Document text
In the pediatric subset, 43% of the recipients received organs from live donors and 57% from deceased donors. There were 19 cases of recurrence in the pediatric age group, 3 of them being in the second allograft. There was no increased risk of recurrence associated with ethnicity, male gender, deceases versus live donor organ transplantation, or the modality of immunosuppression used (Table 2).

Independently, we found that acute rejection is not associated with HLA mismatching or TPE and there is no baseline difference in hypertension between the two groups (acute rejectors versus controls). There is however an expected association between hypertension and the presence of a deceased donor allograft (Table 4).

4. Discussion

In our study we present single-center experience with recurrent FSGS. Recurrent FSGS has been explained by the existence of a circulating humoral factor called the FSGS permeability factor as seen in the report of Sharma et al. [6]. This has been supported by the effectiveness of postrecurrence plasmapheresis as treatment of recurrent FSGS in the allograft. In our study we hypothesized that HLA donor/recipient mismatching may create immunologic milieu that may enhance production of this factor, and as such may be used as a surrogate marker to predict the risk of recurrence of FSGS in renal allograft patients even before transplantation is performed.

Our study confirmed that there is a positive association between recurrence of FSGS and younger age at transplantation. The 1997 report of NAPRTCS supports this finding as well [20]. This is partially explained by the fact that pediatric FSGS is more aggressively treated by transplantation than with years of dialysis that is seen with adult disease before a transplant is considered. The hypothesis is that dialysis removes, over time, whatever humoral circulating permeability factor that is responsible for recurrent disease.

Our hypothesis of a link between HLA donor/recipient mismatches, a surrogate marker of increased risk of rejection, and FSGS recurrence was founded in these proposed humoral mechanisms of recurrent FSGS [1719]. The results we obtained definitely support the association between PRA levels and acute rejection with a significance level of , a result that is expected. On the same note, we reported an expected significant association between posttransplant plasmapheresis and recurrence, explained by the fact that the former is the major treatment modality for the latter. However, recurrence and pretransplant plasmapheresis do not show any association.

We could not draw definite conclusions about association of PRA levels in our subjects with recurrence, as PRA testing has changed from traditional to Luminex-based during the study observation period. The limitations of this study include a study population that is skewed towards African Americans, a group that has traditionally been described as low risk for recurrence and the limitations of a single center experience. Another limitation of our study is that we relied for study entry criteria (primary FSGS) on the histopathology report from multiple clinical pathologists (patients were referred to/from outside institutions). Recurrent FSGS was defined based on pathology report, rather than review of individual slides/EM microphotographs, by the study pathologist. The biopsy reports were not utilizing Columbia FSGS classification, as it was published in 2004. However, we excluded patients with no glomeruli on the biopsy report, with no diagnosis of recurrent FSGS, or with missing biopsy reports.

Data provided

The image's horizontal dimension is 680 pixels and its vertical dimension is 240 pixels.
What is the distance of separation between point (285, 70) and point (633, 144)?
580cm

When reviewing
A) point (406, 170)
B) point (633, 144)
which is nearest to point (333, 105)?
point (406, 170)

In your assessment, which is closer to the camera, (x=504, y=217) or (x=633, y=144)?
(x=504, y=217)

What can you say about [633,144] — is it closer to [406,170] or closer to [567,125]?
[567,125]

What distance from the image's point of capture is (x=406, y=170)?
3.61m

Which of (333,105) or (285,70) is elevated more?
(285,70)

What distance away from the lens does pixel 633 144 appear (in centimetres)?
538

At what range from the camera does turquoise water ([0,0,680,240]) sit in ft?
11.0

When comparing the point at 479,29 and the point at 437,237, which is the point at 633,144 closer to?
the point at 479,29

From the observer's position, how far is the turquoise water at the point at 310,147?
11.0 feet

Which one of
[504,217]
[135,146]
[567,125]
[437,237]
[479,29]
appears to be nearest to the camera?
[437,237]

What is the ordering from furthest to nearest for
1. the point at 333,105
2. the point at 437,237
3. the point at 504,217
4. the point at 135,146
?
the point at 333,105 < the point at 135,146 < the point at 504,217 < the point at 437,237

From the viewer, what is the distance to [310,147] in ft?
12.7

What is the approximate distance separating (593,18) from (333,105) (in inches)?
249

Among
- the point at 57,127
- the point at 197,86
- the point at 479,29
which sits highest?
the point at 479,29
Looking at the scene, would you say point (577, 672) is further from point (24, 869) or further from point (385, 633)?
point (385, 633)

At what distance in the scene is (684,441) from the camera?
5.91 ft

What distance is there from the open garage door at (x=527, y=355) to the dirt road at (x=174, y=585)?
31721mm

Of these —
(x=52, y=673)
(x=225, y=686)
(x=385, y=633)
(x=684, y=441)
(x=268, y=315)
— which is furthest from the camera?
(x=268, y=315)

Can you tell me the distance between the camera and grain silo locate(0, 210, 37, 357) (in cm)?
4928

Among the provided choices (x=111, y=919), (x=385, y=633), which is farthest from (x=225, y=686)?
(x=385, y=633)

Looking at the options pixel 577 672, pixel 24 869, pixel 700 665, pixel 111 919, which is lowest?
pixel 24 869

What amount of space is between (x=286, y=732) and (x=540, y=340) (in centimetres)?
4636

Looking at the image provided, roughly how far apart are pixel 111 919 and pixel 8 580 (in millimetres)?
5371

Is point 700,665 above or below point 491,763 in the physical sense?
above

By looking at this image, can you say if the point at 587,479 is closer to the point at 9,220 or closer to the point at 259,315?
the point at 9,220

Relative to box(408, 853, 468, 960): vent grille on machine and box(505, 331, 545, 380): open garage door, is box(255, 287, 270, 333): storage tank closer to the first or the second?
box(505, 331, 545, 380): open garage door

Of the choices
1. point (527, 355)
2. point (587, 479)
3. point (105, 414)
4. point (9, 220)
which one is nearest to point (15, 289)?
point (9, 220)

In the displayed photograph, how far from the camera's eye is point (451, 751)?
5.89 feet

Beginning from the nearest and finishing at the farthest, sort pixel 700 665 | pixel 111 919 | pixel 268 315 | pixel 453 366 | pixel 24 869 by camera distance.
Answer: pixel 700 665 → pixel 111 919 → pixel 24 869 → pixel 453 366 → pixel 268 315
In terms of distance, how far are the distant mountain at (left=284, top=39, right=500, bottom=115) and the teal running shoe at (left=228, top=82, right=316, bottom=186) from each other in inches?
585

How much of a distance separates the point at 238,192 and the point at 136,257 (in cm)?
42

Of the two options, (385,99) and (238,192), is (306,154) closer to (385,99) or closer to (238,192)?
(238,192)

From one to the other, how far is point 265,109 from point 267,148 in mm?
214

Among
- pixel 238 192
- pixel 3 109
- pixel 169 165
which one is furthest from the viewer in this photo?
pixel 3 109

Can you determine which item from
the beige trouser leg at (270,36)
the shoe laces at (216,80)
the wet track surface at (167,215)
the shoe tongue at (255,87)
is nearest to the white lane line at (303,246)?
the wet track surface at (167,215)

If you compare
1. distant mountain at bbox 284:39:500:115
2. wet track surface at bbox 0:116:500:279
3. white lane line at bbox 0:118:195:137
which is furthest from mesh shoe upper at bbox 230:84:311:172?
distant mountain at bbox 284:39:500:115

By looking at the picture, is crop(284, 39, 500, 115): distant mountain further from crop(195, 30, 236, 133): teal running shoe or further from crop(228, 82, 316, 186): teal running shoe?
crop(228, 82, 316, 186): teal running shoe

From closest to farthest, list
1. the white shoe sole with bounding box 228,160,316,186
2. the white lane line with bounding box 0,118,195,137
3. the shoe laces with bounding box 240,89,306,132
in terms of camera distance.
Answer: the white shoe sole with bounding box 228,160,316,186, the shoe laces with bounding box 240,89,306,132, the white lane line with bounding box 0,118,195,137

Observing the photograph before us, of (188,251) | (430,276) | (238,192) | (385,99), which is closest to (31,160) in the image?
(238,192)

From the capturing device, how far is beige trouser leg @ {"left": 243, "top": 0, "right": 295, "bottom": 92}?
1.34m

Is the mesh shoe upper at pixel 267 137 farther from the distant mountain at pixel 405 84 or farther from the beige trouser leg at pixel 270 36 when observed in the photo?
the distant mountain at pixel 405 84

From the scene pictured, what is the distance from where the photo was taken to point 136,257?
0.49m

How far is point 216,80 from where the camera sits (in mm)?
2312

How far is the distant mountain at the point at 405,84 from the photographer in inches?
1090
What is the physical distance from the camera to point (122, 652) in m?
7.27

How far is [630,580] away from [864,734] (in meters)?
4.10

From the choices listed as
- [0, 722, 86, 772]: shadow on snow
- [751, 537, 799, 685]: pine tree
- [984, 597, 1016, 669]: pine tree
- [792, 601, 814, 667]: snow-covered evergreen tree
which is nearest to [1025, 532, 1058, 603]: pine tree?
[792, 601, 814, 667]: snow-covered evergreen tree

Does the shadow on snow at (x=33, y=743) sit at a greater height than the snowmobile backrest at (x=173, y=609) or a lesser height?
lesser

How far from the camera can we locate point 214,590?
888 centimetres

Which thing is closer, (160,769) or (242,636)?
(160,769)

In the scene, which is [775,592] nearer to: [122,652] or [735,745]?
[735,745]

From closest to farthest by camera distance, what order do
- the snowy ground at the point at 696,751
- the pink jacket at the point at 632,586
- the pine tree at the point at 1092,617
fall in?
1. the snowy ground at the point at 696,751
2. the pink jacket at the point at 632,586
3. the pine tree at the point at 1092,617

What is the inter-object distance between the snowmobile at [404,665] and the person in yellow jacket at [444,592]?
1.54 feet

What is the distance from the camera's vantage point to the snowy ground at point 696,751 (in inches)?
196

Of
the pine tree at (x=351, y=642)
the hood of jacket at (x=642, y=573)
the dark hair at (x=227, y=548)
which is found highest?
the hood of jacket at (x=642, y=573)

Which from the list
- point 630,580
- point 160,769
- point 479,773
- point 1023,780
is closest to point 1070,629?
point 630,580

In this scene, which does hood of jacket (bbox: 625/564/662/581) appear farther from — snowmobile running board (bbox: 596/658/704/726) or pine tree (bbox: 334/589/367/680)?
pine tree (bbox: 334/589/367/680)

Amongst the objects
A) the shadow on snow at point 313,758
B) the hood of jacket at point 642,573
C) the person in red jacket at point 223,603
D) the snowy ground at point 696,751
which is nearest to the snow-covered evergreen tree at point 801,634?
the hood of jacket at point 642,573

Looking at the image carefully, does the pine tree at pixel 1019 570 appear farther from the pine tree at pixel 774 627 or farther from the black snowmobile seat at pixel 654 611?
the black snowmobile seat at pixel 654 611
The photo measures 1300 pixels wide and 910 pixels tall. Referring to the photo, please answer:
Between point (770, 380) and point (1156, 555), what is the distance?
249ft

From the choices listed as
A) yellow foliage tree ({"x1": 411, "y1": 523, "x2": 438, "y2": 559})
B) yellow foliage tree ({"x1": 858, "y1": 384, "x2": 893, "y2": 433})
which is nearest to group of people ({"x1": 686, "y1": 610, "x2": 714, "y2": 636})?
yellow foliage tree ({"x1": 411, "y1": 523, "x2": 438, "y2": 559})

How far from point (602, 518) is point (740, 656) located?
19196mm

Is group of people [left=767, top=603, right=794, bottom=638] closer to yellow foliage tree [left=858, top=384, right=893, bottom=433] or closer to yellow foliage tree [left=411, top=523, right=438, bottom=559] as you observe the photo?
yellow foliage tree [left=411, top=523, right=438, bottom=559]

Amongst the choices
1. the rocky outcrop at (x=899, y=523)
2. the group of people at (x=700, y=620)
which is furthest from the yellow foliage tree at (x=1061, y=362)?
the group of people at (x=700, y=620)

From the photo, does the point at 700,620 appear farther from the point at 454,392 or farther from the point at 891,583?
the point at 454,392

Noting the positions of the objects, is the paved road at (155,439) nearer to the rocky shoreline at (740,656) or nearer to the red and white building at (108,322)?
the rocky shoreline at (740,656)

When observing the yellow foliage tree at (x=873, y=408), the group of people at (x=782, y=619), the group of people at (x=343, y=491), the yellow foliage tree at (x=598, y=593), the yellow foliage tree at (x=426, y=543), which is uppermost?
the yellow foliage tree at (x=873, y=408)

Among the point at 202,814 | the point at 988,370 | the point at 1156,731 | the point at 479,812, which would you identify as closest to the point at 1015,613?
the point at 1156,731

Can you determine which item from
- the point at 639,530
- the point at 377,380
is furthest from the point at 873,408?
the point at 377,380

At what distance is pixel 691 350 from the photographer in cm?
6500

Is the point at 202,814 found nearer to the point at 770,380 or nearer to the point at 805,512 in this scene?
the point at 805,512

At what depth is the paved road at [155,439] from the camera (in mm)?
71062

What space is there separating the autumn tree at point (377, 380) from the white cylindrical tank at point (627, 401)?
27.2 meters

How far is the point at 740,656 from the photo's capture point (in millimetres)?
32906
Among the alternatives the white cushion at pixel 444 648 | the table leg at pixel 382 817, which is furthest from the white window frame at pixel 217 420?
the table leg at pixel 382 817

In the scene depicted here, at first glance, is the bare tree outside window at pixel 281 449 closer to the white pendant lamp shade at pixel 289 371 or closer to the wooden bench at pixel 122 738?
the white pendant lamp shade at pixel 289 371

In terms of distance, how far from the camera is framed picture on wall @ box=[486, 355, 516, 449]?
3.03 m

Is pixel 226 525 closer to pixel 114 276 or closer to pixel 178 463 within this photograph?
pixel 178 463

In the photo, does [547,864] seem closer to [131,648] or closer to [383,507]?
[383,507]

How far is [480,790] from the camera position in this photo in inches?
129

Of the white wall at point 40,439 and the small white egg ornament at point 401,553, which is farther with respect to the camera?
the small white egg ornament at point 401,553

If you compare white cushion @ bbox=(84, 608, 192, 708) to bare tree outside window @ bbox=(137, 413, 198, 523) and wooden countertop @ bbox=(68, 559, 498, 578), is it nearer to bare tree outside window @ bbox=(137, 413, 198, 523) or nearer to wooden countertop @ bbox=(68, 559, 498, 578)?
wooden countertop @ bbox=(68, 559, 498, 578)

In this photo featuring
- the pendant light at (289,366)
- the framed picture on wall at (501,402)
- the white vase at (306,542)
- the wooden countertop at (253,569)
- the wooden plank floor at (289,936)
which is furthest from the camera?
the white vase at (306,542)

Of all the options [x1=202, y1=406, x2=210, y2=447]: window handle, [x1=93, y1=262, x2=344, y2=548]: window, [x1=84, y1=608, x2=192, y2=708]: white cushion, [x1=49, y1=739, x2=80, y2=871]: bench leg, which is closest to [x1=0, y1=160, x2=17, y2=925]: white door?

Work order 1
Write out the passage of the recurrent FSGS excerpt that opens with the words containing "In the pediatric subset, 43%" and closes with "used (Table 2).".
Work order 2
According to the recurrent FSGS excerpt, how many cases of recurrence occurred in the pediatric age group?
Rely solely on the recurrent FSGS excerpt.

Answer area 1
In the pediatric subset, 43% of the recipients received organs from live donors and 57% from deceased donors. There were 19 cases of recurrence in the pediatric age group, 3 of them being in the second allograft. There was no increased risk of recurrence associated with ethnicity, male gender, deceases versus live donor organ transplantation, or the modality of immunosuppression used (Table 2).

Answer area 2
19 cases.